>> begin GIVEN ENTRIES

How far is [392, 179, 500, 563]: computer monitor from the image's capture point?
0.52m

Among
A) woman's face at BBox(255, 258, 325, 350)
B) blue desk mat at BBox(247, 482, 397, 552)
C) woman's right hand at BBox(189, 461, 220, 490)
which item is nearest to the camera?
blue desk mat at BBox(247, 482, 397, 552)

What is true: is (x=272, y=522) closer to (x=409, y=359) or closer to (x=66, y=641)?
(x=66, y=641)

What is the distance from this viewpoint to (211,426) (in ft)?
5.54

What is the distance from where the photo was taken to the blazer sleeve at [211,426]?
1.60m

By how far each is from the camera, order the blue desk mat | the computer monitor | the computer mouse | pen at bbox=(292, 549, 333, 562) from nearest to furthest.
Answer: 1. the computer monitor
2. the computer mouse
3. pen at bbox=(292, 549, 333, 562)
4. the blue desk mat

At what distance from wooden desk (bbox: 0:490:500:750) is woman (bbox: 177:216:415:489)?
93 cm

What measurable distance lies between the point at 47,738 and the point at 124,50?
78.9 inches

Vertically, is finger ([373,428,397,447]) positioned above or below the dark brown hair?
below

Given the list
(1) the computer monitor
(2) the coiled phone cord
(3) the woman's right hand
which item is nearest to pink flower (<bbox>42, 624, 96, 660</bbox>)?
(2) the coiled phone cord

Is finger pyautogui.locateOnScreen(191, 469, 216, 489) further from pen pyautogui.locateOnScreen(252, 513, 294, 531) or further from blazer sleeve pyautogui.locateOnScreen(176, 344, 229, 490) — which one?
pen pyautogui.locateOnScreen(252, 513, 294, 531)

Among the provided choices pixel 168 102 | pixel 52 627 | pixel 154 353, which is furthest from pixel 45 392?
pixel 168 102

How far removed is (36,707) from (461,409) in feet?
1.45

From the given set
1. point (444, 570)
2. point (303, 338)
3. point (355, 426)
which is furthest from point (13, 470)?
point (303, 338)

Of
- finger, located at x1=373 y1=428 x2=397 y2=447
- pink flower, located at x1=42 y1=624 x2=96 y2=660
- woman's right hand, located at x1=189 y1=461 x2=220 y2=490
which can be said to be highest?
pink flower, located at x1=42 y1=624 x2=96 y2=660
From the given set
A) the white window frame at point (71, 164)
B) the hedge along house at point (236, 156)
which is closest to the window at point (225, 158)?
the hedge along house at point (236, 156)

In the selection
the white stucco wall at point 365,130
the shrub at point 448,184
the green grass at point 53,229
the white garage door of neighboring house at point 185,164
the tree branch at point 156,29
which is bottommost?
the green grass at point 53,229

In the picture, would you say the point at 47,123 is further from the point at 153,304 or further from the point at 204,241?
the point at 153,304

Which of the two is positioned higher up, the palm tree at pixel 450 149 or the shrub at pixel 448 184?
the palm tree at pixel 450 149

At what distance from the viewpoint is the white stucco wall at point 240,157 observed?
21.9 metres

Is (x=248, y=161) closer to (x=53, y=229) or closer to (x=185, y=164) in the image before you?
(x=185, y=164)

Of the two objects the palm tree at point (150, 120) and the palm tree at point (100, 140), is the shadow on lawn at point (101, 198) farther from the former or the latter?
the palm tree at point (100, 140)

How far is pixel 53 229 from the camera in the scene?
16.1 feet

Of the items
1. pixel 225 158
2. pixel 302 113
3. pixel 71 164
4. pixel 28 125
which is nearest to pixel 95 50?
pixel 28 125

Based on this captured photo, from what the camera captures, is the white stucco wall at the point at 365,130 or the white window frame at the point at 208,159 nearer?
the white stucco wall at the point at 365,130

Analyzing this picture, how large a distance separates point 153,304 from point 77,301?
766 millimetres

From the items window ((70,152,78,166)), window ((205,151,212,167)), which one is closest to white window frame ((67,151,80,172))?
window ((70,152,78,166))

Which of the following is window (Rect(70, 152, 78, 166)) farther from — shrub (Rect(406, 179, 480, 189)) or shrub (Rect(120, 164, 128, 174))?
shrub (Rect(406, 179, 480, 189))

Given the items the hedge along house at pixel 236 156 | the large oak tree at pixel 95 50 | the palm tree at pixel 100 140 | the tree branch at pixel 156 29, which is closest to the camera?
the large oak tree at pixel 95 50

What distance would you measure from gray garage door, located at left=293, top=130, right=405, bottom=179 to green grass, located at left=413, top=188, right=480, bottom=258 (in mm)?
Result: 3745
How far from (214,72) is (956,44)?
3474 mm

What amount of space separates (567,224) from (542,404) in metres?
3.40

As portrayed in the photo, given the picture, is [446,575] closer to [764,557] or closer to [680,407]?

>> end GIVEN ENTRIES

Reproduce all of the records above line for line, without changing a single character.

How far is [392, 179, 500, 563]: computer monitor from the image's capture point?
0.52m

Among
A) woman's face at BBox(255, 258, 325, 350)
B) blue desk mat at BBox(247, 482, 397, 552)
C) woman's right hand at BBox(189, 461, 220, 490)
which item is nearest to the camera?
blue desk mat at BBox(247, 482, 397, 552)

What is true: is (x=272, y=522) closer to (x=409, y=359) or closer to (x=66, y=641)?
(x=66, y=641)

What is the distance from this viewpoint to (211,426) (in ft)?
5.54

What is the distance from where the photo was taken to the blazer sleeve at [211,426]?
1.60m

By how far each is from the camera, order the blue desk mat | the computer monitor | the computer mouse | pen at bbox=(292, 549, 333, 562) from nearest to furthest.
Answer: 1. the computer monitor
2. the computer mouse
3. pen at bbox=(292, 549, 333, 562)
4. the blue desk mat

At what distance from wooden desk (bbox: 0:490:500:750) is woman (bbox: 177:216:415:489)?
93 cm

What measurable distance lies between the point at 47,738 and the point at 124,50?
78.9 inches

Vertically, is finger ([373,428,397,447]) positioned above or below the dark brown hair?
below

Given the list
(1) the computer monitor
(2) the coiled phone cord
(3) the woman's right hand
which item is nearest to pink flower (<bbox>42, 624, 96, 660</bbox>)?
(2) the coiled phone cord

Is finger pyautogui.locateOnScreen(191, 469, 216, 489) further from pen pyautogui.locateOnScreen(252, 513, 294, 531) or further from blazer sleeve pyautogui.locateOnScreen(176, 344, 229, 490) — which one?
pen pyautogui.locateOnScreen(252, 513, 294, 531)

Among the provided choices pixel 168 102 | pixel 52 627 | pixel 154 353, which is furthest from pixel 45 392?
pixel 168 102

How far removed is (36,707) from (461,409) in feet?
1.45

From the given set
1. point (444, 570)
2. point (303, 338)
3. point (355, 426)
which is furthest from point (13, 470)?
point (303, 338)

Of
- finger, located at x1=373 y1=428 x2=397 y2=447
- pink flower, located at x1=42 y1=624 x2=96 y2=660
- woman's right hand, located at x1=189 y1=461 x2=220 y2=490
which can be said to be highest?
pink flower, located at x1=42 y1=624 x2=96 y2=660
From the given set
A) the white window frame at point (71, 164)
B) the hedge along house at point (236, 156)
which is closest to the window at point (225, 158)?
the hedge along house at point (236, 156)

In the selection
the white stucco wall at point 365,130
the shrub at point 448,184
the green grass at point 53,229
the white garage door of neighboring house at point 185,164
the tree branch at point 156,29
which is bottommost?
the green grass at point 53,229

In the picture, would you say the point at 47,123 is further from the point at 153,304 or further from the point at 204,241?
the point at 153,304

Which of the two is positioned higher up, the palm tree at pixel 450 149 or the shrub at pixel 448 184?
the palm tree at pixel 450 149

At what distance from the viewpoint is the white stucco wall at point 240,157 observed?
21.9 metres

Is (x=248, y=161) closer to (x=53, y=229) or closer to (x=185, y=164) in the image before you?
(x=185, y=164)

Of the two objects the palm tree at point (150, 120) and the palm tree at point (100, 140), is the shadow on lawn at point (101, 198) farther from the former or the latter?
the palm tree at point (100, 140)

How far is pixel 53 229 from the camera in the scene?
16.1 feet

Of the items
1. pixel 225 158
2. pixel 302 113
3. pixel 71 164
4. pixel 28 125
which is nearest to pixel 95 50?
pixel 28 125

Based on this captured photo, from what the camera captures, is the white stucco wall at the point at 365,130 or the white window frame at the point at 208,159 nearer?
the white stucco wall at the point at 365,130

Analyzing this picture, how large a distance separates point 153,304 from point 77,301?
766 millimetres

From the items window ((70,152,78,166)), window ((205,151,212,167)), which one is closest to white window frame ((67,151,80,172))?
window ((70,152,78,166))

Which of the following is window (Rect(70, 152, 78, 166)) farther from — shrub (Rect(406, 179, 480, 189)) or shrub (Rect(120, 164, 128, 174))?
shrub (Rect(406, 179, 480, 189))

Given the items the hedge along house at pixel 236 156 | the large oak tree at pixel 95 50 | the palm tree at pixel 100 140 | the tree branch at pixel 156 29, which is closest to the camera?
the large oak tree at pixel 95 50

What distance would you measure from gray garage door, located at left=293, top=130, right=405, bottom=179 to green grass, located at left=413, top=188, right=480, bottom=258 (in mm)?
Result: 3745
How far from (214,72) is (956,44)?
3474 mm

What amount of space separates (567,224) from (542,404) in metres?
3.40

As portrayed in the photo, given the picture, is [446,575] closer to [764,557] or closer to [680,407]?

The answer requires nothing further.